The Malagarasi sardine (Mesobola spinifer) is endemic to the river. The Malagarasi contains several fish species which occur in the Congo River Basin but not in Lake Tanganyika. Giant freshwater Mbu pufferfish, however, occur in both the Central and Upper Zaire Basin and the Malagarasi River.

==Malagarasi-Muyovozi Wetlands==
The Malagarasi-Muyovozi Wetlands lie in the middle of the basin, at 1200 meters elevation at the confluence of the Malagarasi with the Gombe, Muyovozi, Ugalla, and other tributary rivers. The wetland includes 250,000 ha of dry-season lakes and open water including Sagara and Nyamagoma lakes, and 200,000 ha of permanent papyrus swamp. Seasonally-flooded grasslands on the surrounding floodplain vary seasonally and with annual rainfall, and can cover up to 1.5 e6ha.
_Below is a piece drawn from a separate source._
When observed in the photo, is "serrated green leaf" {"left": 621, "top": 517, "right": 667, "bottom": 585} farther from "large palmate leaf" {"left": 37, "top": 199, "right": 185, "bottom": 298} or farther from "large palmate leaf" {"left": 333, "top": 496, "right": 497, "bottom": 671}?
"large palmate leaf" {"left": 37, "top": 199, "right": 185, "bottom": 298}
The papyrus swamps are dominated by the sedge Cyperus papyrus and the grass Oryza barthii. The seasonally-flooded grasslands include Hyparrhenia rufa and Echinochloa pyramidalis, with Hyparrhenia dominant in the least-flooded areas, Echinochloa in more frequently-flooded areas, and Vossia nearest the permanent wetlands.

The middle and upper reaches of the Ugalla River include a seasonally-inundated floodplain 120 km long and up to 50 km wide. The floodplain supports extensive grasslands, dominated by the grasses Echinochloa haploclada, Themeda triandra, Setaria spp., Andropogon spp., Eragrostis spp., Digitaria spp., and Sporobolus spp. The floodplains include scattered trees including Combretum fragrans, C. obovatum and C. purpureiflorum, groves of the palm Borassus aethiopum, and small patches of closed-canopy forest on large termite mounds.
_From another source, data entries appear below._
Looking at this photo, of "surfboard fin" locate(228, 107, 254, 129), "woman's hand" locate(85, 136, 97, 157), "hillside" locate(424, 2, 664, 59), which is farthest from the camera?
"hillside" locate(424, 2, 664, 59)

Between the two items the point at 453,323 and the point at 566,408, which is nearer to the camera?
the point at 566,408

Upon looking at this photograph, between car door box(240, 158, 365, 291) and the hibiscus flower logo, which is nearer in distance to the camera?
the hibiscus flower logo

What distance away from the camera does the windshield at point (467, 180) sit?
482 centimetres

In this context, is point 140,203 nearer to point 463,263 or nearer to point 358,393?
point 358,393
Vulnerable and endangered animals in the wetland include Shoebill (Balaeniceps rex), Wattled crane (Bugeranus carunculatus), African bush elephant (Loxodonta africana), Sitatunga (Tragalephus spekii) and Central African slender-snouted crocodile (Mecistops leptorhynchus). The wetlands are home to 50 species of fish, including the Dark stonebasher (Pollimyrus nigricans) and various endangered, endemic, and food species. Waterbuck (Kobus ellipsiprymnus) and hippopotamus (Hippopotamus amphibius) are common in the wetlands. Concerns have been raised over hippo poaching in the river basin by the Wanyahosa people, who prefer the meat over fish.

==Protected areas==
The Malagarasi-Muyovozi Wetlands became a designated a Ramsar site on April 13, 2000. It is the country's first Ramsar Site. At 35000 km2 it is the world's third-largest Ramsar Site.